» Work to complete
Down to the last line below, give the listing again exactly.

» Data shown
□ □ □ □ □ □ □
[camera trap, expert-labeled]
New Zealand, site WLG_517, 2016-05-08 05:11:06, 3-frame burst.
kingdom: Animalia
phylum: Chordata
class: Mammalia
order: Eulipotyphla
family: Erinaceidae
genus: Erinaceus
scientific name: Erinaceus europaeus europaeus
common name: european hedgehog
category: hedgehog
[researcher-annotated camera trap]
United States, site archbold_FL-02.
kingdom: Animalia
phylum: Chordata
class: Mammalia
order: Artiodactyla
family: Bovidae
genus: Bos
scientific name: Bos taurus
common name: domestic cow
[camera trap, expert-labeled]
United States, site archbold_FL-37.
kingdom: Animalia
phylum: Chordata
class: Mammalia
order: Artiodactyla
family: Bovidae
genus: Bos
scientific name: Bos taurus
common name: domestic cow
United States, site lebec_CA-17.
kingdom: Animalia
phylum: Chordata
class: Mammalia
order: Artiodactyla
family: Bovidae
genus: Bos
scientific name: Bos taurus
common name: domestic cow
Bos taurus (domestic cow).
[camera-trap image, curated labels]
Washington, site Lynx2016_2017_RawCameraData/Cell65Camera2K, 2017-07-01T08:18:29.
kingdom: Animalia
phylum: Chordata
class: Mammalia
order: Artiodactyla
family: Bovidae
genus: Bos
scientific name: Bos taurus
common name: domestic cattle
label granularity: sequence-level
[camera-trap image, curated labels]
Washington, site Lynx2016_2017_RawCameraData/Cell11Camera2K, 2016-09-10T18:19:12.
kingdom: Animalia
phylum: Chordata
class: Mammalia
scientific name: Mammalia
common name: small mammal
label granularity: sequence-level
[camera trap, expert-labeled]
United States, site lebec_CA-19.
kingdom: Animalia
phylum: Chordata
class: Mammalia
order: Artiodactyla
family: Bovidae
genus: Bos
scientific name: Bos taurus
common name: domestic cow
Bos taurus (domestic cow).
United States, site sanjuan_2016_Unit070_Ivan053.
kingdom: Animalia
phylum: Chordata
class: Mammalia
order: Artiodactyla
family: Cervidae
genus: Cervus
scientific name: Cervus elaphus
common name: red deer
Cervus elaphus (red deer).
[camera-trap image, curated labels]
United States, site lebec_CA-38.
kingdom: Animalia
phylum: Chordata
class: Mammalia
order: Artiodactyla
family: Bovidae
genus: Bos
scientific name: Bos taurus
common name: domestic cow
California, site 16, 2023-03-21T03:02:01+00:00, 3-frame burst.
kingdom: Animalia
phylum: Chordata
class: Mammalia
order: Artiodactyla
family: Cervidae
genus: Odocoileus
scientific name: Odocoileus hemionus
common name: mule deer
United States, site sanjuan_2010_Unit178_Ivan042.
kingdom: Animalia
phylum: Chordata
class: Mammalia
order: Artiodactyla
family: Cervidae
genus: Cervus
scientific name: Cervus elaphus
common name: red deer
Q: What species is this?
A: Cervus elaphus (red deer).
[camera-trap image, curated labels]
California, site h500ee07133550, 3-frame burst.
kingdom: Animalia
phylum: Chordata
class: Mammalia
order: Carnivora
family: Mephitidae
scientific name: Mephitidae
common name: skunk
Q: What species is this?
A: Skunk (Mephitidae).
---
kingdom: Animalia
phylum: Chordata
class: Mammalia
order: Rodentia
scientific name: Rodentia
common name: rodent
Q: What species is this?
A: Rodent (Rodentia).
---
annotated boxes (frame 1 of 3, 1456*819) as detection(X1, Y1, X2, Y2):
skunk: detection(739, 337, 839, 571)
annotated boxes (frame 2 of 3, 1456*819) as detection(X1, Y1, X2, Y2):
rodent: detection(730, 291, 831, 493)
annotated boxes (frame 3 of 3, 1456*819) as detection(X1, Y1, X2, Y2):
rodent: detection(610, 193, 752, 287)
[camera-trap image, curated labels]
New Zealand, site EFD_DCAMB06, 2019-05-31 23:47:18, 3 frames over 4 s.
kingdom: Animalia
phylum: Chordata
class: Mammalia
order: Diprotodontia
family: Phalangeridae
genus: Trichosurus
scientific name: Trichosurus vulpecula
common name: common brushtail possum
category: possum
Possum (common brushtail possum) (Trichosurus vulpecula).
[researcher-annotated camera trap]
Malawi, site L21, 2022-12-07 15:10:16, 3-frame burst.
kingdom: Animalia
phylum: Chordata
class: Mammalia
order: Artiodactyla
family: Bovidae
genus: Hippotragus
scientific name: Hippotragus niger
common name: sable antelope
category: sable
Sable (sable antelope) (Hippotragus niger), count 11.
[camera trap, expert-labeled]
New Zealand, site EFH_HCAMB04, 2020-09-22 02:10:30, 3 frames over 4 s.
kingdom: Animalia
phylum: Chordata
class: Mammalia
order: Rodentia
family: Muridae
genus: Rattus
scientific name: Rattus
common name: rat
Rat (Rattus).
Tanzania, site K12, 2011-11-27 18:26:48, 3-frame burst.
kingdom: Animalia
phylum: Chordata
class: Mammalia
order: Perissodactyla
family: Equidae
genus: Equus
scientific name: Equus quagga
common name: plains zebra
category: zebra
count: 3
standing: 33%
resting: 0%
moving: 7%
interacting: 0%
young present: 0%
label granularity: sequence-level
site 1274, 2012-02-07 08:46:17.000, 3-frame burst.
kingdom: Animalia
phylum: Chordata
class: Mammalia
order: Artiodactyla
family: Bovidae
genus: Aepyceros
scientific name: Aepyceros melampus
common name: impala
□ □ □ □ □ □ □
» Task response
[camera trap, expert-labeled]
New Zealand, site WLG_517, 2016-05-08 05:11:06, 3-frame burst.
kingdom: Animalia
phylum: Chordata
class: Mammalia
order: Eulipotyphla
family: Erinaceidae
genus: Erinaceus
scientific name: Erinaceus europaeus europaeus
common name: european hedgehog
category: hedgehog
[researcher-annotated camera trap]
United States, site archbold_FL-02.
kingdom: Animalia
phylum: Chordata
class: Mammalia
order: Artiodactyla
family: Bovidae
genus: Bos
scientific name: Bos taurus
common name: domestic cow
[camera trap, expert-labeled]
United States, site archbold_FL-37.
kingdom: Animalia
phylum: Chordata
class: Mammalia
order: Artiodactyla
family: Bovidae
genus: Bos
scientific name: Bos taurus
common name: domestic cow
United States, site lebec_CA-17.
kingdom: Animalia
phylum: Chordata
class: Mammalia
order: Artiodactyla
family: Bovidae
genus: Bos
scientific name: Bos taurus
common name: domestic cow
Bos taurus (domestic cow).
[camera-trap image, curated labels]
Washington, site Lynx2016_2017_RawCameraData/Cell65Camera2K, 2017-07-01T08:18:29.
kingdom: Animalia
phylum: Chordata
class: Mammalia
order: Artiodactyla
family: Bovidae
genus: Bos
scientific name: Bos taurus
common name: domestic cattle
label granularity: sequence-level
[camera-trap image, curated labels]
Washington, site Lynx2016_2017_RawCameraData/Cell11Camera2K, 2016-09-10T18:19:12.
kingdom: Animalia
phylum: Chordata
class: Mammalia
scientific name: Mammalia
common name: small mammal
label granularity: sequence-level
[camera trap, expert-labeled]
United States, site lebec_CA-19.
kingdom: Animalia
phylum: Chordata
class: Mammalia
order: Artiodactyla
family: Bovidae
genus: Bos
scientific name: Bos taurus
common name: domestic cow
Bos taurus (domestic cow).
United States, site sanjuan_2016_Unit070_Ivan053.
kingdom: Animalia
phylum: Chordata
class: Mammalia
order: Artiodactyla
family: Cervidae
genus: Cervus
scientific name: Cervus elaphus
common name: red deer
Cervus elaphus (red deer).
[camera-trap image, curated labels]
United States, site lebec_CA-38.
kingdom: Animalia
phylum: Chordata
class: Mammalia
order: Artiodactyla
family: Bovidae
genus: Bos
scientific name: Bos taurus
common name: domestic cow
California, site 16, 2023-03-21T03:02:01+00:00, 3-frame burst.
kingdom: Animalia
phylum: Chordata
class: Mammalia
order: Artiodactyla
family: Cervidae
genus: Odocoileus
scientific name: Odocoileus hemionus
common name: mule deer
United States, site sanjuan_2010_Unit178_Ivan042.
kingdom: Animalia
phylum: Chordata
class: Mammalia
order: Artiodactyla
family: Cervidae
genus: Cervus
scientific name: Cervus elaphus
common name: red deer
Q: What species is this?
A: Cervus elaphus (red deer).
[camera-trap image, curated labels]
California, site h500ee07133550, 3-frame burst.
kingdom: Animalia
phylum: Chordata
class: Mammalia
order: Carnivora
family: Mephitidae
scientific name: Mephitidae
common name: skunk
Q: What species is this?
A: Skunk (Mephitidae).
---
kingdom: Animalia
phylum: Chordata
class: Mammalia
order: Rodentia
scientific name: Rodentia
common name: rodent
Q: What species is this?
A: Rodent (Rodentia).
---
annotated boxes (frame 1 of 3, 1456*819) as detection(X1, Y1, X2, Y2):
skunk: detection(739, 337, 839, 571)
annotated boxes (frame 2 of 3, 1456*819) as detection(X1, Y1, X2, Y2):
rodent: detection(730, 291, 831, 493)
annotated boxes (frame 3 of 3, 1456*819) as detection(X1, Y1, X2, Y2):
rodent: detection(610, 193, 752, 287)
[camera-trap image, curated labels]
New Zealand, site EFD_DCAMB06, 2019-05-31 23:47:18, 3 frames over 4 s.
kingdom: Animalia
phylum: Chordata
class: Mammalia
order: Diprotodontia
family: Phalangeridae
genus: Trichosurus
scientific name: Trichosurus vulpecula
common name: common brushtail possum
category: possum
Possum (common brushtail possum) (Trichosurus vulpecula).
[researcher-annotated camera trap]
Malawi, site L21, 2022-12-07 15:10:16, 3-frame burst.
kingdom: Animalia
phylum: Chordata
class: Mammalia
order: Artiodactyla
family: Bovidae
genus: Hippotragus
scientific name: Hippotragus niger
common name: sable antelope
category: sable
Sable (sable antelope) (Hippotragus niger), count 11.
[camera trap, expert-labeled]
New Zealand, site EFH_HCAMB04, 2020-09-22 02:10:30, 3 frames over 4 s.
kingdom: Animalia
phylum: Chordata
class: Mammalia
order: Rodentia
family: Muridae
genus: Rattus
scientific name: Rattus
common name: rat
Rat (Rattus).
Tanzania, site K12, 2011-11-27 18:26:48, 3-frame burst.
kingdom: Animalia
phylum: Chordata
class: Mammalia
order: Perissodactyla
family: Equidae
genus: Equus
scientific name: Equus quagga
common name: plains zebra
category: zebra
count: 3
standing: 33%
resting: 0%
moving: 7%
interacting: 0%
young present: 0%
label granularity: sequence-level
site 1274, 2012-02-07 08:46:17.000, 3-frame burst.
kingdom: Animalia
phylum: Chordata
class: Mammalia
order: Artiodactyla
family: Bovidae
genus: Aepyceros
scientific name: Aepyceros melampus
common name: impala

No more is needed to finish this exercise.